Advancing AI with Project Debater

Since 2014, the IBM Project Debater team has released more than 30 technical papers and benchmark datasets across multiple research domains, with several more publications pending. The following resources highlight the scientific advances that drive many of Project Debater’s capabilities. Download the Project Debater datasets here.

Have a question for the Project Debater team? Click here.

plus and minus symbols

Argument Mining

Claims and evidence are the main components of an argument; identifying and using them correctly are essential to framing an argument in a debate. The IBM Project Debater team has invested substantial effort in developing machine learning techniques to mine massive corpora for claims and evidence and use them to generate arguments relevant to a controversial topic.

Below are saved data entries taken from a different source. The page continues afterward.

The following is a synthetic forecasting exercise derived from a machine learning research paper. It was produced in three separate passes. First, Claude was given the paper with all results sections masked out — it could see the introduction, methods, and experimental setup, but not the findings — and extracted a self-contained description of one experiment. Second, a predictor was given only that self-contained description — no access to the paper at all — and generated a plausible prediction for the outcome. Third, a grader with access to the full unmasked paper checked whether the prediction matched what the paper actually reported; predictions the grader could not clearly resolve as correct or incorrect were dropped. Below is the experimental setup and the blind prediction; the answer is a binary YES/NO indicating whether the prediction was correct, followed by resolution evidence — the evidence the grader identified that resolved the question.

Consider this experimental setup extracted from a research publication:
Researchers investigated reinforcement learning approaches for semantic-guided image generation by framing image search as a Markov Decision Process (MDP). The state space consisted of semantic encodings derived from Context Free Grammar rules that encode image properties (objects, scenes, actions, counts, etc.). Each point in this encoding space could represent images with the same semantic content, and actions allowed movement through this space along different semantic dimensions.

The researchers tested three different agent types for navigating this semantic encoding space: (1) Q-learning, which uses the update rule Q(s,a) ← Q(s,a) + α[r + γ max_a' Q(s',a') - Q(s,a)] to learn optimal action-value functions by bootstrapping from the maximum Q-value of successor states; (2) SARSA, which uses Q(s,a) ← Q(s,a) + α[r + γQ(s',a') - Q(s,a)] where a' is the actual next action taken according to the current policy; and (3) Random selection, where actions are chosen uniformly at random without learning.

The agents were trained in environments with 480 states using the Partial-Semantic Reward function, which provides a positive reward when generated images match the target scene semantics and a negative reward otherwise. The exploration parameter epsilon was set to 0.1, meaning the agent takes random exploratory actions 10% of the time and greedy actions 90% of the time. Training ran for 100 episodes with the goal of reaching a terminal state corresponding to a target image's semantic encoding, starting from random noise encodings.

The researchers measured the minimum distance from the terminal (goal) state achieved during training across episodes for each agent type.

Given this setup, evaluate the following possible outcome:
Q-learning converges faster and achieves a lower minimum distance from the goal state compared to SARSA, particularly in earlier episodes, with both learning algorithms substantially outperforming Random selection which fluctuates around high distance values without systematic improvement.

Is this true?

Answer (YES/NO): NO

Detecting claims in relevant documents

We were the first to define and implement the challenging task of detecting topic-related claims within unstructured text. Our method automatically pinpoints relevant claims within a set of documents that can be used to support or contest a given controversial topic. We accomplish this using a cascade of AI algorithms exploiting various linguistic features.

Context Dependent Claim Detection

Ran Levy et al.

COLING, 2014

Detecting evidence in relevant documents

We were also the first to define relevant-evidence detection as a task and to develop methods that accomplish it. Given a controversial topic and a claim, our method finds text segments in unstructured text from relevant documents that can serve as evidence supporting the claim. Our approach classifies three common evidence types∶ study, expert, and anecdotal.

Show Me Your Evidence - An Automatic Method for Context Dependent Evidence Detection

Ruty Rinott et al.

EMNLP, 2015

Negating claims

We developed an approach to automatically generate a meaningful negation to a given claim about a controversial topic. The algorithm has two parts∶ a rule-based approach to determine what constitutes an effective negation, then a statistical approach to determine when an automatically generated negation can plausibly be used.

Automatic Claim Negation∶ Why, How and When

Yonatan Bilu et al.

2nd Argument Mining Workshop, NAACL, 2015

Synthesizing novel claims

It is one thing to detect claims included within relevant documents, and quite another to generate claims “de novo.” We developed a method to do this by “recycling” existing arguments. Fundamental text elements extracted from a database of argumentative text are combined to construct claims that are grammatically correct, meaningful, and relevant.

Claim Synthesis via Predicate Recycling

Yonatan Bilu and Noam Slonim

ACL, 2016

Detecting claims throughout a corpus

We were the first to expand claim detection methods beyond preselected relevant documents by developing a framework for unsupervised, corpus-wide claim detection. Our system can pinpoint claims in a huge corpus relying solely on linguistic cues that are inherent to natural language, eliminating the need for costly and time-consuming human annotation.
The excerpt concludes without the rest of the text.